Exotic Sin are a collaboration between keyboardist/percussionist Naima Karlsson and trumpeter/percussionist/ Kenichi Isawa. Naima, is also a visual artist working in a range of media and Neneh Cherry’s daughter, which makes her the granddaughter of visual artist Moki Cherry and cross-cultural jazz pioneer Don Cherry.
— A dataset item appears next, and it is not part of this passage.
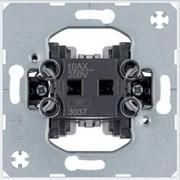 Одноклавишный выключатель Berker проходной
Run Logan Run are Dan Johnson on drums and percussion with Andrew Neil Hayes playing saxophones and effects. “a raucous yelling blend of spiritual jazz, duo post-hardcore, circular breathing and heavy experimental improv, or “a head-on collision of pounding tribal drums and screaming guttural saxophone” or “architects of intense contrast.” Dann Chinn Misfit City see Dann’s full preview here: https://misfitcity.org/tag/exotic-sin/
We’re presenting another special evening of new music at Chapel Arts Cheltenham. The evening will feature new compositions from Triofolio plus very special guest – singer and songwriter Kristin McClement.
Kristin is an incredible vocalist and lyricist who brings a depth and sensitivity to the arrangements and instrumentation of her songs. Now based in Brighton this will be a rare appearance in our neck of the woods.